Respirava a fatica dalle narici senza mai distaccare la cappella dalle labbra. Continuò a spompinarmi a lungo, fintanto che ci ritrovammo coricati sul tappeto. Le salii sopra e la montai da dietro.
Il buco del culo era quanto di più stretto mi potesse riservare il suo corpo. Cominciai a scoparla introducendo la cappella nell'ano dopo averlo inumidito con la saliva. Il muscolo dello sfintere stringeva il cazzo divinamente mentre la inculavo. Glielo infilai dentro fino alla radice, piano, con calma, senza fretta. Rimasi qualche istante fermo, poi tirai fuori il cazzo e la penetrai di nuovo, stavolta introducendo solo la cappella. Seguitai ad entrare ed uscire dal suo corpo mentre, carponi sul tappeto, cominciò a gemere e lamentarsi per la sofferenza che le procuravo penetrandola a quel modo. Insensibile ai lamenti continuai a scoparla fintanto che si divincolò e si mise supina sul tappeto davanti a me.

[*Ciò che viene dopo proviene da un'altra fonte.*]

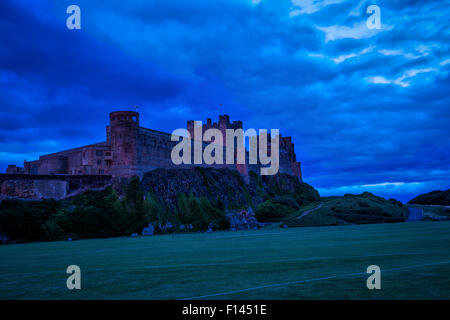 Late evening dusk view of Bamburgh Castle in Northumberland with a very stormy sky and a red hue on the walls of - Stock Photo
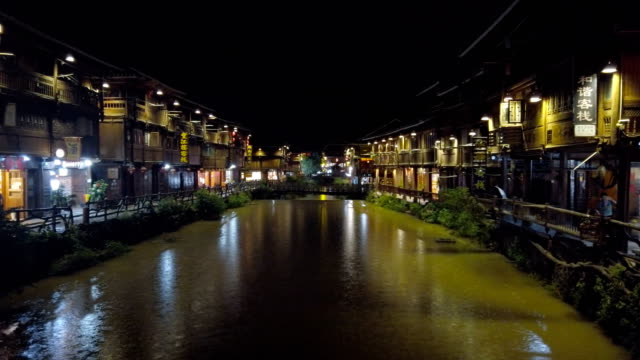 night view of zhaoxing dong village, guizhou, china - town stock videos & royalty-free footage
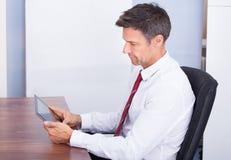 Uomo d'affari che esamina compressa digitale Immagini Stock
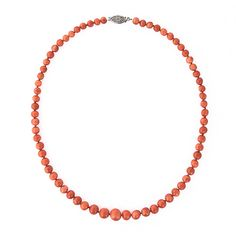 This Victorian era necklace is composed of sixty-seven graduated coral beads. They are deep orange in color and range in size from 4.95 to 8.40mm. The necklace is petite in length at 13 3/4 inches.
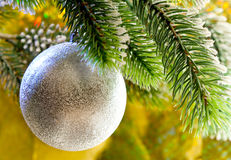 Beautiful silvery New Year's ball on a branch of a Christmas tree on a yellow background Stock Photography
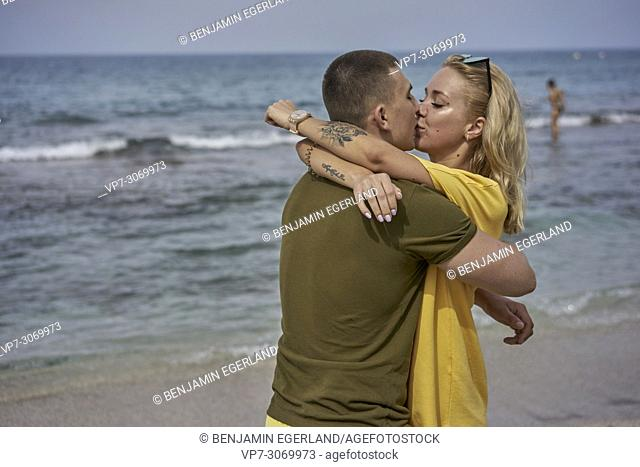 Young couple kissing on the beach, Russian ethnicity, Hersonissos, Crete, Greece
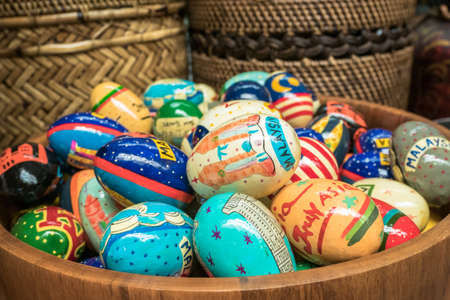 Colorful Easter eggs in the wooden bucket. It is decorated eggs that are usually used as gifts on the occasion of Easter or springtime celebration.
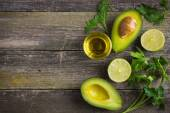 Food background with fresh organic avocado, lime, parsley and olive oil — Stock Photo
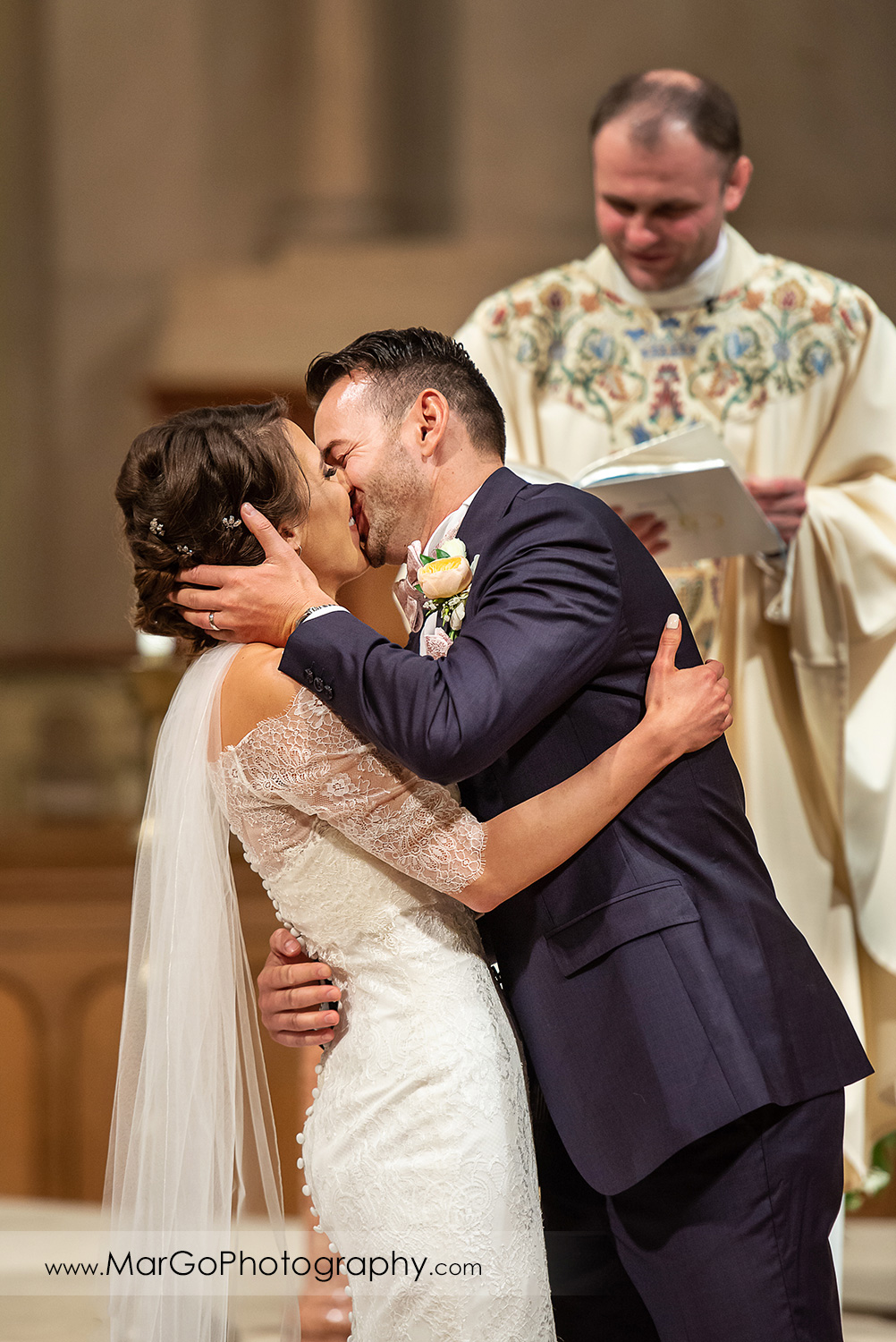 bride and groom kissing during wedding ceremony at Oakland Church of Saint Leo the Great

Ambedue avevamo il corpo imperlato di sudore. La serata era calda e la stavo montando da un quarto d'ora senza venire. Allargò le cosce e me lo prese in mano mentre stavo inginocchiato davanti a lei pronto a penetrarla nella fica. Passò la mano sopra la cappella e l'accarezzò tradendo con l'espressione del viso la voglia che aveva d'essere scopata nella fessura fra le cosce.
Lo mise lei stessa dentro. La fica non era stretta come il buco del culo, ma s'impegnò a serrare la muscolatura della fica attorno al cazzo per trarne godimento. Marilena incominciò a sbattere la testa da un lato all'altro del tappeto aggrappando le braccia attorno al mio collo, sprigionando dalla bocca i gemiti del piacere. Non riuscii a trattenermi e venni dentro di lei lasciandola inappagata e in parte delusa. Scivolai verso il basso e annusai la fica, poi cominciai a leccarla colma com'era del mio sperma e del suo umore.
Marilena riprese ad ansimare gemendo per il piacere che sapevo trasmetterle leccandola a quel modo. Avevo la bocca sommersa dal mio sperma e del suo umore. Ripensai all'uomo rimasto soffocato, mentre si nutriva delle mutande commestibili indossate dalla partner, allarmato da questa remota eventualità deglutii in fretta la materia che mi riempiva la bocca e cominciai a succhiare il clitoride proseguendo a spompinarlo fintanto che Marilena fu prossima all'orgasmo, allora le infilai due dita nella fica e lei venne squassando il bacino, urlando di piacere.
Non rimase a dormire nel mio letto, l'accompagnai a casa verso mezzanotte, poi feci ritorno nella mia abitazione. Il giorno dopo andai a lavorare com'ero solito fare tutte le mattine.